REQUIREMENT -
Every line from the one with "Rogelli women’s sleeveless" to the end of the listing below must be printed exactly, with no other text and no pictures.

RECORDED INFORMATION -
· · · · · · ·

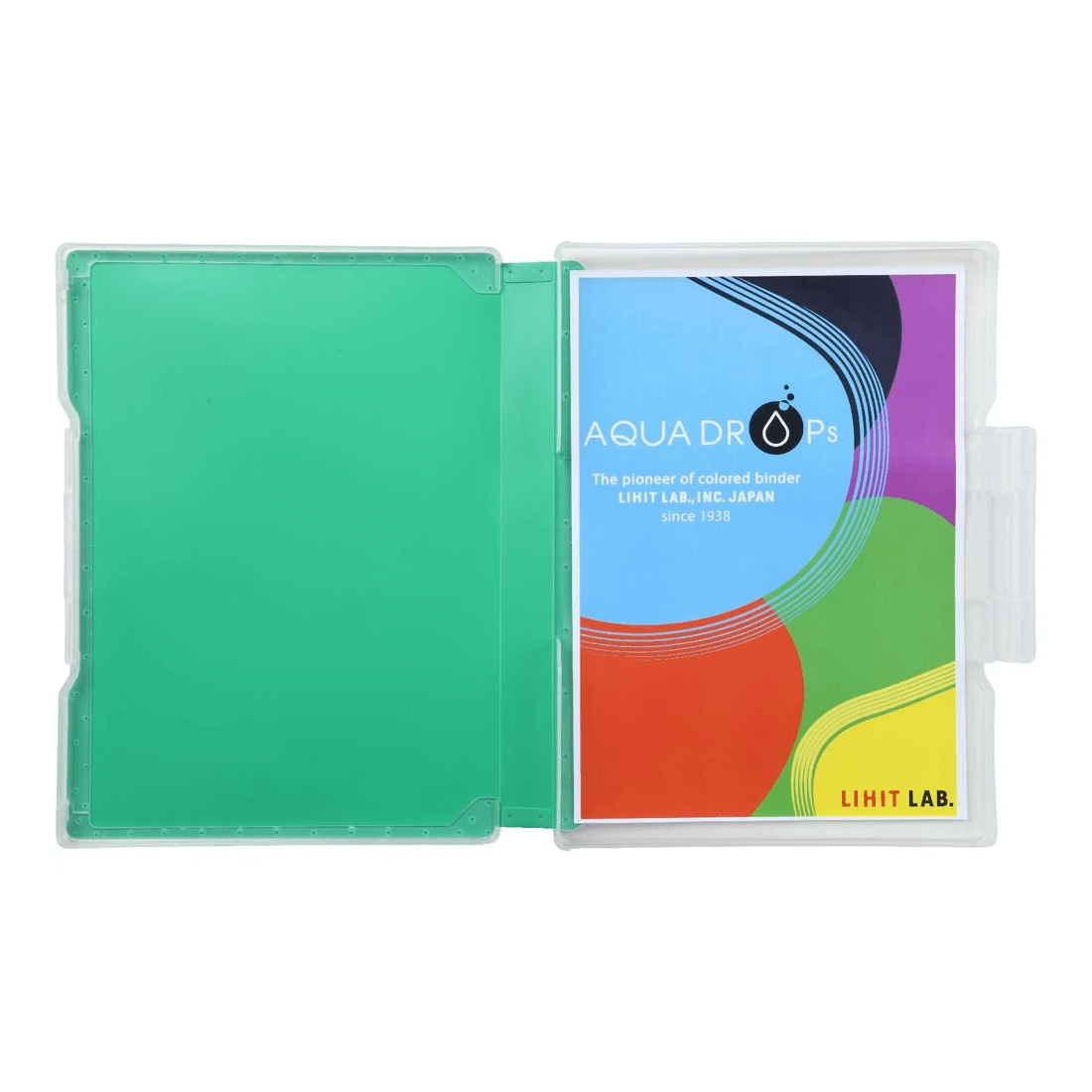 3 Aqua Drops Document Case Slim A4 Vivid Green, 3 of 3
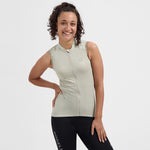 Rogelli women’s sleeveless cycling jersey ESSENTIAL taupe 2XL kerékpáros ruha SIRC2020001.920.2XL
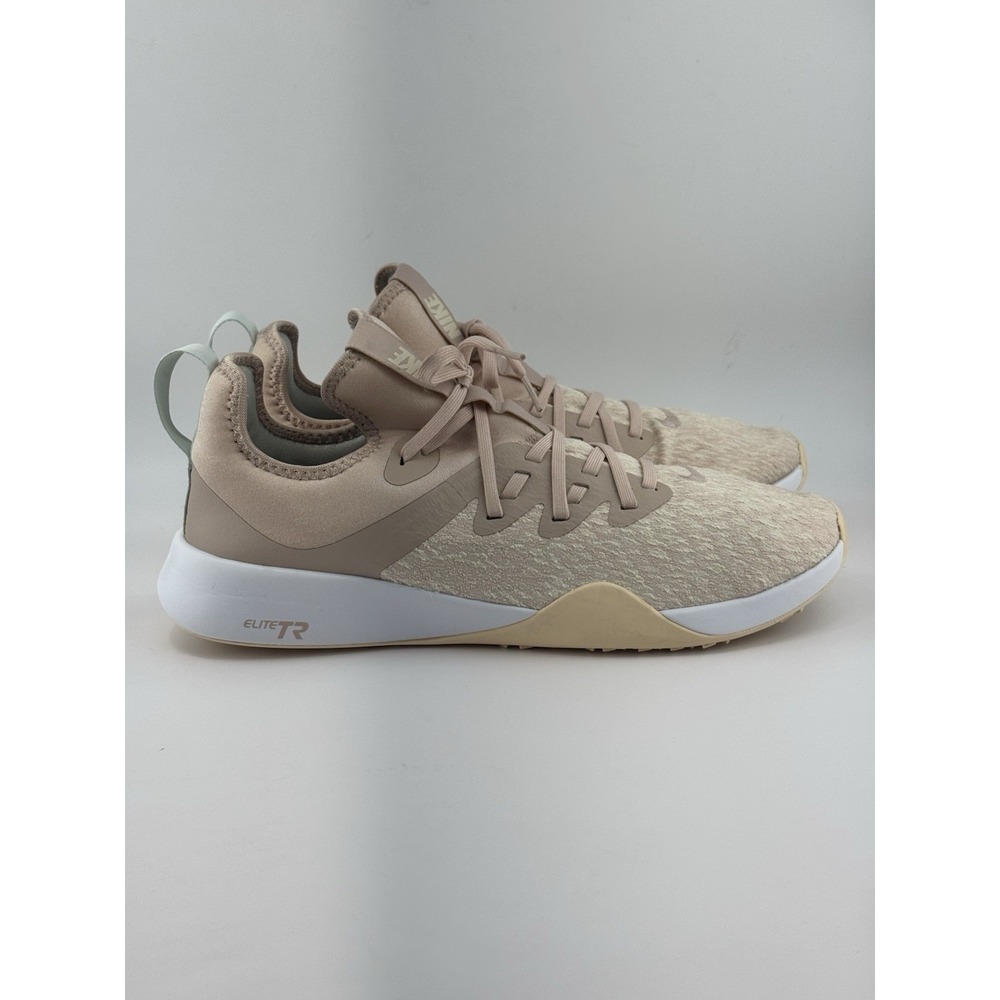 Nike Womens Foundation Elite TR AJ8154-200 Beige Running Shoes Sneakers Size 11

· · · · · · ·

YOUR SOLUTION -
 Rogelli women’s sleeveless cycling jersey ESSENTIAL taupe 2XL kerékpáros ruha SIRC2020001.920.2XL
 Nike Womens Foundation Elite TR AJ8154-200 Beige Running Shoes Sneakers Size 11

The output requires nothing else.